嘘だ。隻眼の男はそんなこと一言も言っていない。俺がスラムの酒場で集めた薄っぺらい噂話を、さも事実のように捏造しただけだ。
だが、極限の緊張感と猜疑心が渦巻くこの空間では、そんな些細な火種一つで十分だった。
「あいつにお前の家族がバカにされたらどうする?この場でヘラヘラ笑って済ませるのか?」
「……ふざけ、るな」
男の全身から、先程までの「作業」の空気とは全く違う、ドス黒い怒りが噴き出した。
俺はすぐさま身を翻し、今度は隻眼の男の耳元へ歩み寄る。
「おい。あの火傷の男、お前のことを『ただの裏切り者』だってさっきから言いふらしてるぜ」
「……なんだと!?」
導火線に火はついた。
俺がその場を離れた直後。
「ぶっ殺してやるッ!!」
火傷の男が狂ったように咆哮し、隻眼の男に殴りかかった。
「上等だ、このマヌケがッ!」
隻眼の男も応戦し、二人の巨体が激突する。
それを合図にするかのように、倉庫内の空気が一気に爆発した。
「なんだ!?始まったのか!」
「目障りだ、どけぇッ!」
誰が敵で誰が味方かもわからない。ただ、目の前にいるムカつく奴を殴る。
仕組まれた乱闘とは知らず、三十人の荒くれ者たちが一斉に感情を剥き出しにして殺し合いに近い乱闘を始めた。
「ヒャハハハ!バカだねぇお前ら!踊らされてるのも気づかねえで!」
ジジが乱闘の隙間を縫うように逃げ回りながら、さらに火に油を注ぐようなヤジを飛ばす。怒り狂った数人がジジを追うが、すばしっこいゴブリンは嘲笑いながら股下をくぐり抜けていく。
一方、巻き込まれたレオンは、襲いかかってくる男の拳を最小限の動きでいなし、床に叩き伏せていた。その目は相変わらず虚無を抱えているが、その「圧倒的な強者感」が周囲のドタバタ劇と異様なコントラストを生み出している。
「……最高だ」
乱闘の熱波を肌で感じながら、俺は倉庫の隅で腕を組んだ。
視線の先、木箱の上に座り込むリリの目は、完全に血走っていた。
「もっと……もっと怒れ!その顔よ!いいわ、最高の表情じゃない!」
彼女の指先が狂ったように踊る。
三つの記録石は、時に乱闘の中心へ飛び込み、飛び散る汗と血を接写し、時に上空から群衆の狂気を俯瞰で捉える。
先日の無気力なエルフの姿はどこにもない。彼女は今、参加者たちの「剥き出しの感情」を、大衆の心を操るための「素材」として貪欲に喰らっていた。
「よし、十分だ」
俺は背後に控えていたガルドの部下たちに合図を送る。
「鎮圧しろ。殺すなよ、全員俺の『資産』だからな」
武装したガルドの部下たちが乱入し、強制的に乱闘を収めさせる。
息も絶え絶えになりながら、それでも互いを殺意に満ちた目で睨み合う男たち。
その空間には、確かな「因縁」が産声を上げていた。
俺はリリの元へ歩み寄り、声をかけた。
「どうだ、リリ。
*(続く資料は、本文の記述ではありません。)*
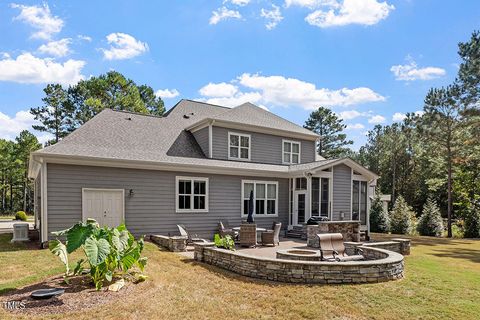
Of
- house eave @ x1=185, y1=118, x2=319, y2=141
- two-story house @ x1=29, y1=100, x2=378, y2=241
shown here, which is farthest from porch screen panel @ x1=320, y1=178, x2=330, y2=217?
house eave @ x1=185, y1=118, x2=319, y2=141

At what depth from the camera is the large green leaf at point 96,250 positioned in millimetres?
5945

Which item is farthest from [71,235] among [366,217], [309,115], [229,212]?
[309,115]

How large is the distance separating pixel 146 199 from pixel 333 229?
7.11 meters

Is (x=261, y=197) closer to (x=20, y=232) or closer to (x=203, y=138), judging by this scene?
(x=203, y=138)

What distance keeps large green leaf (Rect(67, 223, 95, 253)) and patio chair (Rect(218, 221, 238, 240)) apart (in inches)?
283

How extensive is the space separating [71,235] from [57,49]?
40.6 feet

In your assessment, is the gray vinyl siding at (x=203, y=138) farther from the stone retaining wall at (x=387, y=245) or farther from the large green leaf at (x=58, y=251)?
the large green leaf at (x=58, y=251)

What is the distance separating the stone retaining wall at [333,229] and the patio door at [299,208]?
9.96 feet

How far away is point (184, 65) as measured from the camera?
647 inches

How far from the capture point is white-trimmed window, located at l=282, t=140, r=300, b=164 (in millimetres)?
17641

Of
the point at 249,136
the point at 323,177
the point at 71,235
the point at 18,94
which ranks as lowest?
the point at 71,235

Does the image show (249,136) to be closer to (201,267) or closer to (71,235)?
(201,267)

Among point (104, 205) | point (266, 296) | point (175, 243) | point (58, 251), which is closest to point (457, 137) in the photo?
point (175, 243)

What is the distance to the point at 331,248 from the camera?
8648 millimetres
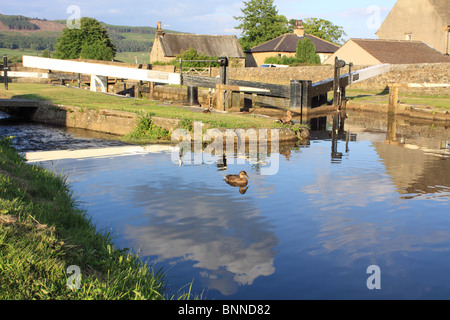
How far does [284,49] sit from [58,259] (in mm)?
65028

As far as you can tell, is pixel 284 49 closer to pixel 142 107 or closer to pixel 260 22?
pixel 260 22

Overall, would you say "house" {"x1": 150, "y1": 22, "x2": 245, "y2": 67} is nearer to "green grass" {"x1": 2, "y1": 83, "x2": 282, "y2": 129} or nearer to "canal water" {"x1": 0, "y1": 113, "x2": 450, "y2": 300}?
"green grass" {"x1": 2, "y1": 83, "x2": 282, "y2": 129}

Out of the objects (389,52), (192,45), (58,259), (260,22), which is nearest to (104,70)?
(58,259)

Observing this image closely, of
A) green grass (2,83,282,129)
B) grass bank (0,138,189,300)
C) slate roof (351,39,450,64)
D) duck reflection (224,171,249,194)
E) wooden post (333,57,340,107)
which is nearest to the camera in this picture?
grass bank (0,138,189,300)

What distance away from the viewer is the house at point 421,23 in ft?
153

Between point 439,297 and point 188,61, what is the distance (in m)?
45.1

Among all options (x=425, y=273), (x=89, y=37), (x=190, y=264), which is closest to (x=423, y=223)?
(x=425, y=273)

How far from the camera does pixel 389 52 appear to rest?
143 ft

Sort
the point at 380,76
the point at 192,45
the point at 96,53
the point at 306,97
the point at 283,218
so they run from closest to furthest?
the point at 283,218 → the point at 306,97 → the point at 380,76 → the point at 96,53 → the point at 192,45

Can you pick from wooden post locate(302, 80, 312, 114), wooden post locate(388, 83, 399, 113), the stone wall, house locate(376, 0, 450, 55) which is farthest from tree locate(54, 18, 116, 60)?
wooden post locate(388, 83, 399, 113)

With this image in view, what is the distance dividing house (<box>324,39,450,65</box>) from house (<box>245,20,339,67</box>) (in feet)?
65.4

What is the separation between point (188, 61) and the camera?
48.2 metres

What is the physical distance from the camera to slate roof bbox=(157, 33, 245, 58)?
219 feet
美味しいところは撮れたか?」
リリは前髪をかき上げ、汗ばんだ顔でニィッと笑った。
「ええ。この素材があれば……スラム中の連中を、三日は眠れなくしてやれるわ」
悪魔のプロデューサーと、精神魔法のディレクター。
異世界を狂わせる「煽りV」の素材は、これで完璧に揃った。